I’m still wavering when she turns back to me, two tickets in her hand. “Max and Lena might be there,” she says, and it breaks my trance. I jump onto the bus after her, snatching my ticket out of her hand as she laughs.
I know it’s a mistake the moment we get off the bus and I see Jack and Sean already waiting. Jack’s eyes are hidden behind sunglasses but he’s grinning that hateful grin of his. Sean is leaning against the bus stop, hands in pockets, shoulders hunched, looking down at the ground rather than at us.
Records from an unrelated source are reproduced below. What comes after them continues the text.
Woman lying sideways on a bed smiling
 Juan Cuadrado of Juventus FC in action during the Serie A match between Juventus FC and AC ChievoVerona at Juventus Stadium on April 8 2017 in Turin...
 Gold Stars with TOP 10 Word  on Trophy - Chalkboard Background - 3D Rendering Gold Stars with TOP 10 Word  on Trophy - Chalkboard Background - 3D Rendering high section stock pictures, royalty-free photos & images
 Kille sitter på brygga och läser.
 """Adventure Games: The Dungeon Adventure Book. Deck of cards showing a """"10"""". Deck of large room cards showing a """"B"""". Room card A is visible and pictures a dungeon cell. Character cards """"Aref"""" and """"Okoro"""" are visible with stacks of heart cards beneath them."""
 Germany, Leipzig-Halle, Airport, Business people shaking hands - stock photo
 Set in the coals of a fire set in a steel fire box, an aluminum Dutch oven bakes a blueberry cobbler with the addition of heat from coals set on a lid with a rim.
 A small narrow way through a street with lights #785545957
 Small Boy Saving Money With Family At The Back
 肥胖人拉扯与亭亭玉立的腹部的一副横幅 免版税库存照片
Bella said they were taking us for a picnic, but neither of them is carrying anything.
“Where are Max and Lena?” I say as I follow Bella off the bus.
Jack cocks his head. “Is that the only reason you came? To see the lovely Maxie-boy?”
“Shut up, Jack,” Bella says, rolling her eyes. “Stop winding her up. Where are they? And where’s this picnic you promised?”
“They couldn’t sneak out of school. Not as practiced as us. And the picnic was a bit of a red herring to get you here.”
“To get us where?” Bella says, looking round at the dead-end street. We’re in a town half an hour’s bus ride from our village, nothing about it standing out as worth a visit—a few tired-looking cheap shops, some ugly houses.
“Come on,” Jack says. “You’ll see.”
He leads us away from the town center, Bella and Sean flanking him, me trailing behind, wishing I’d never come. It’s a two-hour wait until the next bus home, so I’m stuck with them until then. And I swear it’s colder here—my toes are going numb in my sneakers. Some bloody adventure.
We’ve been walking for fifteen minutes when Jack stops. We’re well out of the town center, surrounded by trees and fields. Jack stands by a fence bordering a scrubby field surrounded by woods.
“This is it,” he says, looking back at the rest of us.
“This is what?” Bella says, a note of irritation in her voice.
“This is where the other girl—Annie Weston’s body was found.”
I take an involuntary step back from the fence. Next to me, I hear Sean take a sharp breath in. He didn’t know where Jack was bringing us either, then.
“What the fuck, Jack?” Bella almost shouts. “Why the hell would you bring us here?”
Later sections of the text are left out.